The 25% windfall tax was not the only bad news that mega-polluters had this week. On Tuesday, Shell attempted to hold their first in-person AGM in Britain. XR Money Rebellion and other activists succeeded in turning this into a farce, with protests limiting access to the building and 70 activists disrupting inside the AGM itself. The next day, Total Energies saw their AGM blockaded by over 100 activists in Paris.
At the same time, workers in the North Sea have begun an expanding wildcat strike in response to worsening work conditions and insufficient pay. Despite this, Unite have refused to support these workers, encouraging them to return to work so that talks can take place. Rising worker militancy in the fossil sector, combined with increasingly confrontational environmentalists, could provide a space for a new bloc against Sunak’s petro-populism.

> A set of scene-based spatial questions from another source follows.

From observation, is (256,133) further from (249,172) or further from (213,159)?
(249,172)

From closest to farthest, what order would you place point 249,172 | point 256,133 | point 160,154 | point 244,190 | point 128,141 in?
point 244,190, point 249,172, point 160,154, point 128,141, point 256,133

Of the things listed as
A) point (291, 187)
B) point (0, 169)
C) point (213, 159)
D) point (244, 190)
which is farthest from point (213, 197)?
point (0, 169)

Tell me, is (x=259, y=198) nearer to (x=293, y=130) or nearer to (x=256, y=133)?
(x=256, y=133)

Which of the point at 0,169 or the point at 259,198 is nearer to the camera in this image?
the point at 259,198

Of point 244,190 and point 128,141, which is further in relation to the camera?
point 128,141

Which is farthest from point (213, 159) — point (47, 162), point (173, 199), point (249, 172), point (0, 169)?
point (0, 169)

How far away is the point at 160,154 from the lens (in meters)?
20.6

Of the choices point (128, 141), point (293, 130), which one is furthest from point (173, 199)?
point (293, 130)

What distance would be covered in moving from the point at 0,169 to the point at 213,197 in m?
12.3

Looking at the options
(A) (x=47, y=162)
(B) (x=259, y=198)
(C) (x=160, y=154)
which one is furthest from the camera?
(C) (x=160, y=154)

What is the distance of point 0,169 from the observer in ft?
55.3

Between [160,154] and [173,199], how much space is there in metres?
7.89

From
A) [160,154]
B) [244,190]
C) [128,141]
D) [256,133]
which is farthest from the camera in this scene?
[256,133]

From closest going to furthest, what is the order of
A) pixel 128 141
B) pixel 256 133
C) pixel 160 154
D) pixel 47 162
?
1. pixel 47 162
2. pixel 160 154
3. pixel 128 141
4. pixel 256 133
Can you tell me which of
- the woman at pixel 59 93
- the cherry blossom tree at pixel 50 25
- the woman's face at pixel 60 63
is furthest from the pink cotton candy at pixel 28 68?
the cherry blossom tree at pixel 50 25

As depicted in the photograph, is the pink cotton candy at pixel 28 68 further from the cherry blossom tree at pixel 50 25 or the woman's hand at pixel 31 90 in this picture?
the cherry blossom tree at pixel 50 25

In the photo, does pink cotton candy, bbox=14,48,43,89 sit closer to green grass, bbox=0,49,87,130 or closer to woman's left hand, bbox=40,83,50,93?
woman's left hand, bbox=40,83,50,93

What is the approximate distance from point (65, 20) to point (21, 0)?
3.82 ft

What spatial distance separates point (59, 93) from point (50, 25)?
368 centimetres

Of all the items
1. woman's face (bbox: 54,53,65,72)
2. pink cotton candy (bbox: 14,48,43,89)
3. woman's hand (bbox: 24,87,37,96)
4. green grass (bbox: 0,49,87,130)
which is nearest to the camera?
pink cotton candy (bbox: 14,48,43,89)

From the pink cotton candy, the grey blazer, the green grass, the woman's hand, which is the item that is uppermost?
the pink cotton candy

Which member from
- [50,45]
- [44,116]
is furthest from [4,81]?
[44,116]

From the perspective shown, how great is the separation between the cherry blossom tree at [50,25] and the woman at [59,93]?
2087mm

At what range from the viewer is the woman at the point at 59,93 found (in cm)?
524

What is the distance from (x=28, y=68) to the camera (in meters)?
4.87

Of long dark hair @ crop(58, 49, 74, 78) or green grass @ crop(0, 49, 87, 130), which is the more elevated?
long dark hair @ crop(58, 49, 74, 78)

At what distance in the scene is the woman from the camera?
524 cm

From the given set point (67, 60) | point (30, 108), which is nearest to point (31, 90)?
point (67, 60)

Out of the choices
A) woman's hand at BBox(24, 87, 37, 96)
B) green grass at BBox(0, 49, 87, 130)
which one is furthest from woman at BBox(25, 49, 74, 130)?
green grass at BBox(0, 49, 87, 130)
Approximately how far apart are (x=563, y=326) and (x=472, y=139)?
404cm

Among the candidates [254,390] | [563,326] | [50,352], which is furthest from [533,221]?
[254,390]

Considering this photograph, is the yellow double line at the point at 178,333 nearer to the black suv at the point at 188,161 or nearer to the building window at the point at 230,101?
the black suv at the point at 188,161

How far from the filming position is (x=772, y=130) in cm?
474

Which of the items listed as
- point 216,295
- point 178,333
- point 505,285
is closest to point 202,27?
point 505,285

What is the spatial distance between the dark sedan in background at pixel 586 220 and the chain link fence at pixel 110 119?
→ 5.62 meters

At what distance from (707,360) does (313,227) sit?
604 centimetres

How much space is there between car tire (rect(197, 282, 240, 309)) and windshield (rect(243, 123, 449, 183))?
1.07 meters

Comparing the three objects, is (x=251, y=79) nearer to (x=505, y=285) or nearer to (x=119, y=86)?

Here lies one final element in today’s Conservative strategy. As Stuart Hall most convincingly noted, every conception of ‘the people’ in populism requires an enemy for ‘the people’ to be identified against. Today, this increasingly takes the form of environmentalists within Britain.
Organisers from Just Stop Oil, Insulate Britain, and XR are presented by the Conservatives as partly to blame for rising energy prices. As the Conservative argument goes, unless we build domestic fossil fuel extraction, ‘the people’ are weak, stuck on foreign fossil fuel imports. Anyone opposing fossil fuels is an enemy of the people, and must be met with new repressive police powers.
Labour, reclaiming its long tradition of supporting state violence, is more than happy to support this. Yvette Cooper, in a recent Parliamentary debate, criticised the Conservatives’ Public Order Bill for not including special measures to prevent the ‘disruption’ of groups like Just Stop Oil. Such shameless displays show a consensus amongst MPs to crush the environmental movement at a time where its necessity only grows.
Rather than falling into this trap, a new bloc must be built for this historic crisis, to resist Conservative petro-populism and its police powers. By linking together worker and environmental struggles, along with an ecosocialist program to tackle the cost of living crisis, a resistance can be built. If Sunak’s energy grants show an emerging Conservative strategy, so must the left build its own to resist fossil capitalism.